Роумэн потушил сигарету в пепельнице и поднялся со стула.

…Все три человека были на месте; вопросов не задавали, ответили, как по-писаному, видимо, словами отзыва; звонку не удивились, значит, Гаузнер не врал…

— А теперь, — сказал Роумэн, когда Штирлиц положил трубку, — не сердитесь на меня и отойдите в сторонку, я должен сделать мой звонок…

— Я подожду наверху?

— Нет, подождите здесь. Только в сторонке. Я буду секретничать, не взыщите…

…Вутвуд выслушал Роумэна, сказал, что он перенесет разговор, заказанный с Чикаго на ночь, если действительно Пол обещает ему сногсшибательную сенсацию, и пообещал приехать на автостанцию, куда прибывает рейс из Севильи.

…Эронимо по-прежнему не отвечал: ни на работе, ни на конспиративной квартире, где они обычно встречались, его не было; Роумэн позвонил домой полковнику, встреча с ним была совершенно необходима; служанка ответила, что «сеньор коронель уехал в командировку».

— Когда? — удивился Роумэн, мы же виделись накануне моего вылета, он ничего не говорил ни о какой командировке, странно.

— Сейчас я позову сеньору, одну минуту, пожалуйста.

Сеньора сказала, что Эронимо срочно вылетел куда-то сегодня утром; о, ведь он никогда не говорит, куда он поехал, это вопрос службы, я не вправе интересоваться; нет, нет, он ничего никому не просил передавать, очень сожалею, а кто звонит, простите?

Роумэн задумчиво положил трубку; вот оно, понял он. Теперь я еще ближе к финалу. Его скоропалительный отъезд, если он действительно уехал, не случаен. Его, видимо, вывели из дела, я теперь лишен связи с его ведомством, помощи ждать не от кого… Значит, сегодня что-то произойдет. Что?

— Что? — переспросил Штирлиц и вздохнул. — Поскольку я не знаю всего, что знаете вы, буду строить логическую схему, совершенно голую, а вы корректируйте, соотнося с той информацией, которой владеете…

— Знаете, я тоже умею мыслить логически, так что не стоит меня этому учить. Я задам вопрос еще более однозначно: как бы поступили люди Гиммлера, если бы некто, из стана их противников, узнал то, чего он не имел права знать?

— А как бы в этом случае поступили вы?

— Я бы думал, как надо поступить, чтобы информация, ушедшая к противнику, стала дезинформацией. Я бы думал, как можно ее перевернуть, обратить против моих врагов.

— Времени хватает?

— Нет.

— Это немаловажный фактор… Скажите мне… В какой мере и с каких пор дело вашего друга Эйслера может быть каким-то образом связано с тем, что вас сейчас занимает?

— Попали в десятку.

— А если так, в чем уязвимость вашей позиции?

— В ее неуязвимости, как ни странно.

— Верно… Итак, люди Гиммлера могли бы пойти по двум путям: либо они должны устроить такую провокацию, которая сделает вас их послушным орудием — перевербовка и все такое прочее, либо вас должны устранить.
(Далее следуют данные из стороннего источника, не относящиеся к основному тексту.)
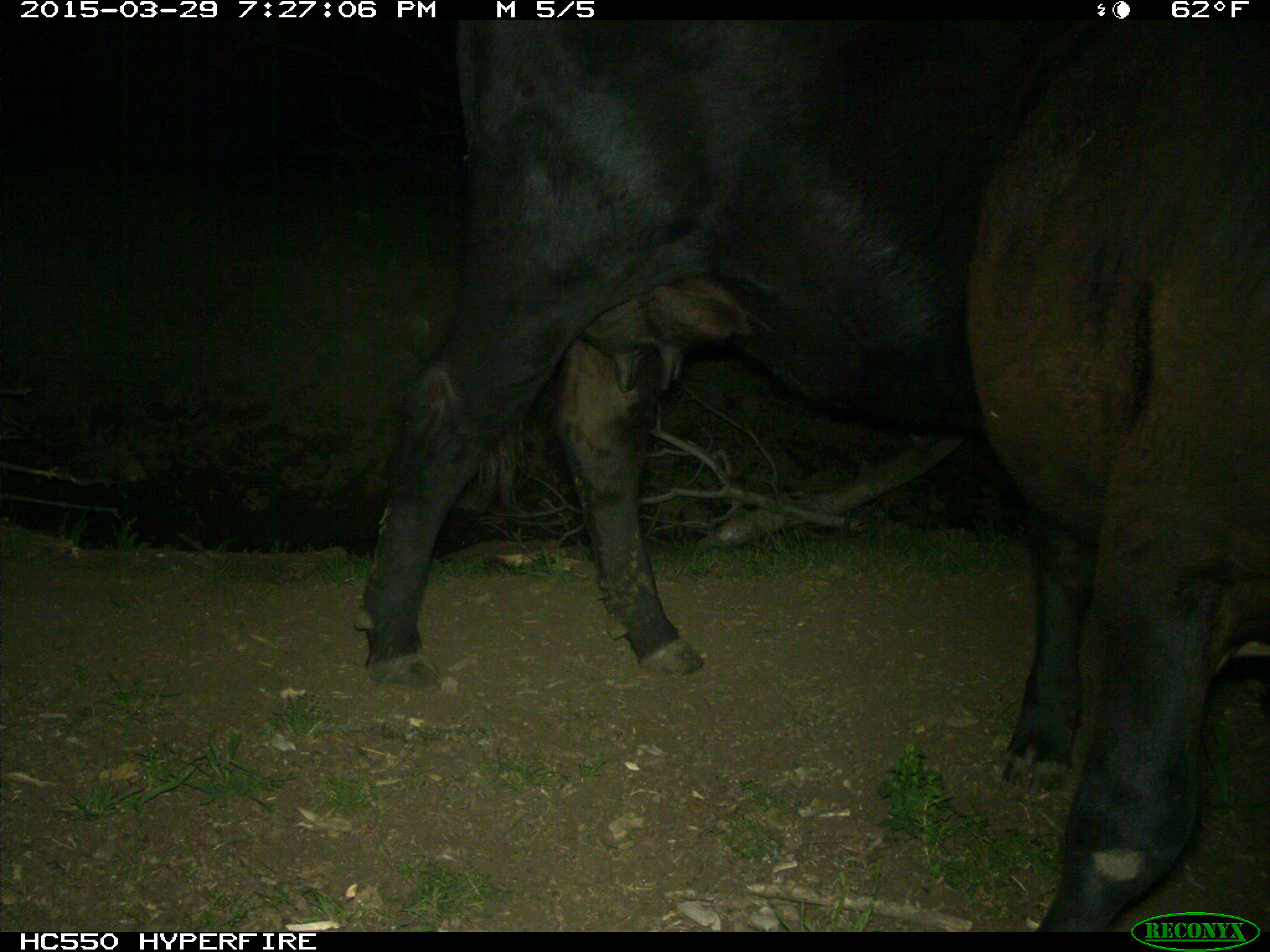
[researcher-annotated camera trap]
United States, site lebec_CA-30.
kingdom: Animalia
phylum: Chordata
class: Mammalia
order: Artiodactyla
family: Bovidae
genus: Bos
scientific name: Bos taurus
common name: domestic cow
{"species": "Bos taurus (domestic cow)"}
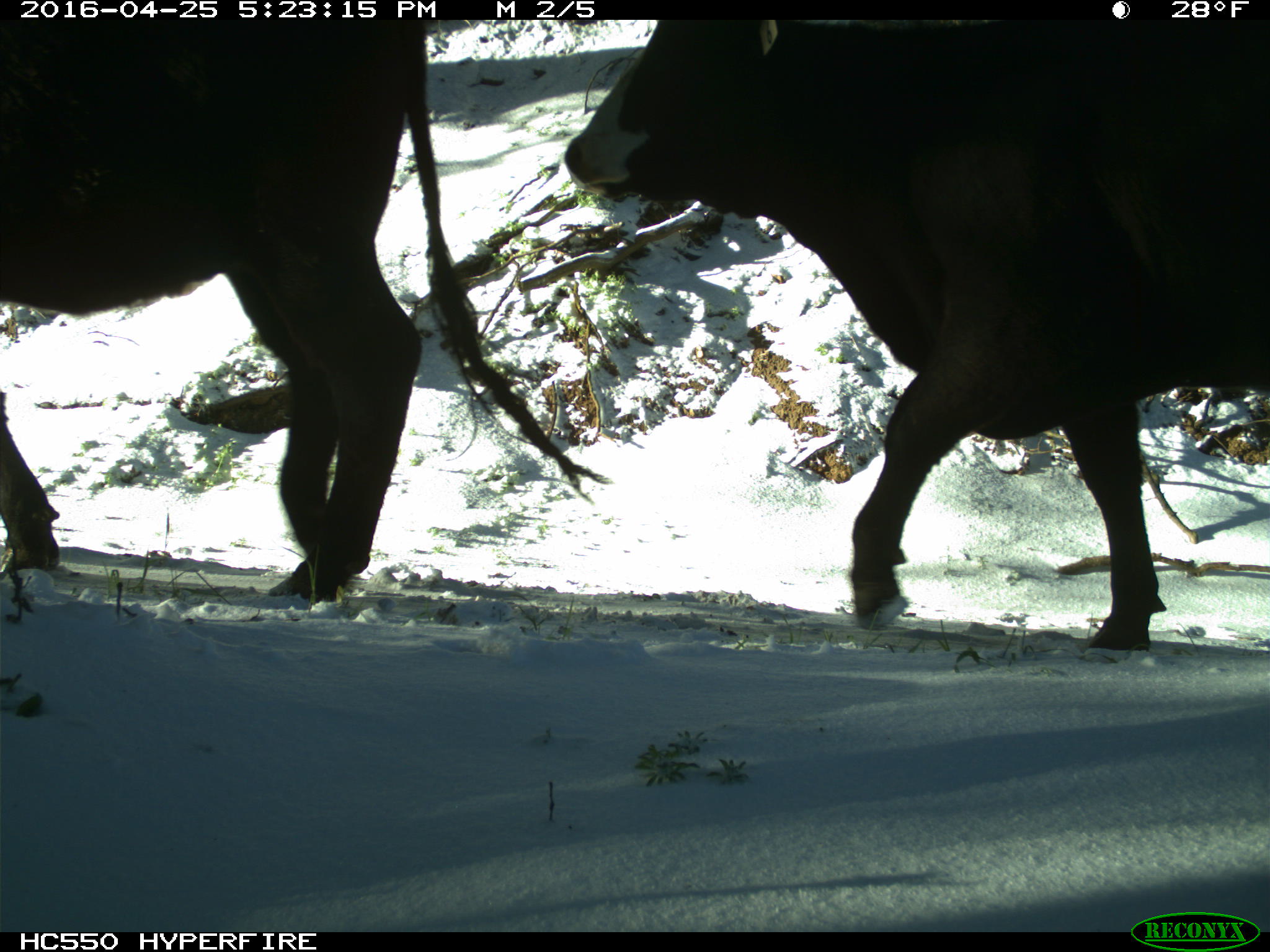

Немедленно. Сегодня же…

— Первое исключено, — отрезал Роумэн. — Им не на чем меня прижать.

— Тогда поезжайте в посольство и ударяйте оттуда по вашим врагам залпами информации. Вам ведь есть что сказать?

— Захотят ли меня услышать, доктор? Как бы этот залп не обернулся против меня с еще большей неотвратимостью, чем возможный выстрел Гауз…

— Я не обиделся, — сказал Штирлиц, заметив, как Роумэн прервал себя. — Это ваше дело, а не мое, вы вправе распоряжаться именами людей, никому другому их не открывая.